Tuesday, November 29, 2011

The Descendants

Andre Malraux wrote a famous memoir called Anti-Memoirs.  Anti can be used in the same way in talking about Alexander Payne’s The Descendants. Payne posits an anti-hero in an anti-paradise who by the end of the movie steps into the shoes of his heroic ancestors by restoring the paradise that was their legacy. George Clooney’s Matt King is the scion of an aristocratic Hawaiian family. The Kings are the repository of a huge stake of pristine real estate which is about to be sold off, producing a tremendous windfall for both Matt and the clan of relatives he represents. But King doesn’t exude the confidence of his social and material position.
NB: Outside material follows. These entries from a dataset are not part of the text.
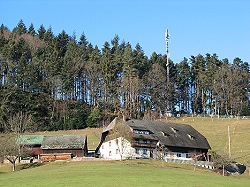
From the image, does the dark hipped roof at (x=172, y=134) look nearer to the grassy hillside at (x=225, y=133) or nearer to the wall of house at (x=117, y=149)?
the wall of house at (x=117, y=149)

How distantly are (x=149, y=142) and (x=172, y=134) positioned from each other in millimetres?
5315

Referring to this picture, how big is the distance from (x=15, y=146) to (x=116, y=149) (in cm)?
1553

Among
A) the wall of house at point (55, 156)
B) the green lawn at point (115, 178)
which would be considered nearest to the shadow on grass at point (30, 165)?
the wall of house at point (55, 156)

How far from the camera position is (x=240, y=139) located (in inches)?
3191

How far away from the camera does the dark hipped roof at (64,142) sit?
6744 cm

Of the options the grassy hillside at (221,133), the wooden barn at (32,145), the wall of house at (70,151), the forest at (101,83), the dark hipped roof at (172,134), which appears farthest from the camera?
the forest at (101,83)

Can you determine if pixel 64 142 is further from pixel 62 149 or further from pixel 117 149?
pixel 117 149

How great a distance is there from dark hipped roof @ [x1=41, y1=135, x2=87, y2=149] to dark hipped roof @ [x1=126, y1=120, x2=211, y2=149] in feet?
25.6

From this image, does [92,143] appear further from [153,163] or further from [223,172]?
[223,172]

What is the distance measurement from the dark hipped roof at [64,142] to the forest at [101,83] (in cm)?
1894

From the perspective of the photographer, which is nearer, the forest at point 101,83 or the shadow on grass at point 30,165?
the shadow on grass at point 30,165

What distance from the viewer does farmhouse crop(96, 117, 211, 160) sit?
6600cm

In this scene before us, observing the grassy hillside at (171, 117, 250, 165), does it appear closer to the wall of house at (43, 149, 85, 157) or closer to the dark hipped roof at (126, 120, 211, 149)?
the dark hipped roof at (126, 120, 211, 149)

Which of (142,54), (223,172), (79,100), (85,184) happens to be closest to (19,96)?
(79,100)
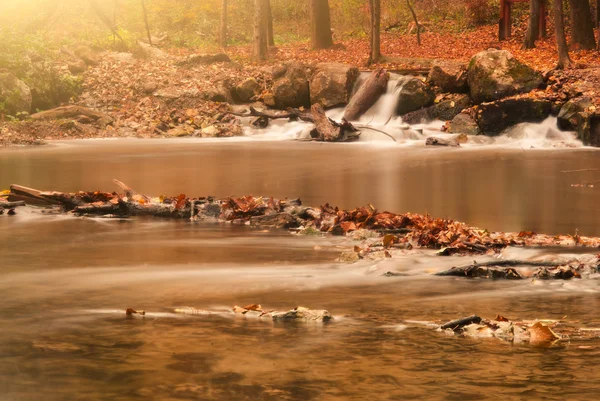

In fact, he’s spent his life  compensating for his good fortune both by overwork and by living well below his means. Similarly, the Hawaii in which he resides is a far cry from paradise. It’s a place where everything literally seems to be smaller rather than larger than life. The enormous real estate transaction which hangs over the movie like a dust cloud or tropical storm comes on the heels of a freak accident which has put Matt’s wife Elizabeth into a coma. King is an intentionally inchoate creation who has yet to wake up. His is a role which is not easily defined since it has yet to be and Clooney meets up with the challenge, as do the other actors in Payne’s troop who play Matt’s two daughters  the l7 year old Alexandra (Shailene Woodly) and the l0 year old Scottie (Amara Miller) and Alexandra’s slow witted but fast talking  boyfriend Sid (Nick Krause). At the beginning they are four characters in search of an author, but by the end of the movie the stamp of “earned” can easily be placed on the emotions they embody.  Pure melodrama is always lurking as a pitfall in a film where one of the central players is a comatose woman on  a ventilator. But Payne mixes up his own cocktail made up of  pathos, turning to humor and violence begetting empathy. Emotions turn on a dime and when in the end Matt says “lovely Elizabeth, my friend, my pain, my joy” you believe he is capable of mourning the fickle and unfaithful woman he has reviled, but still plainly loves.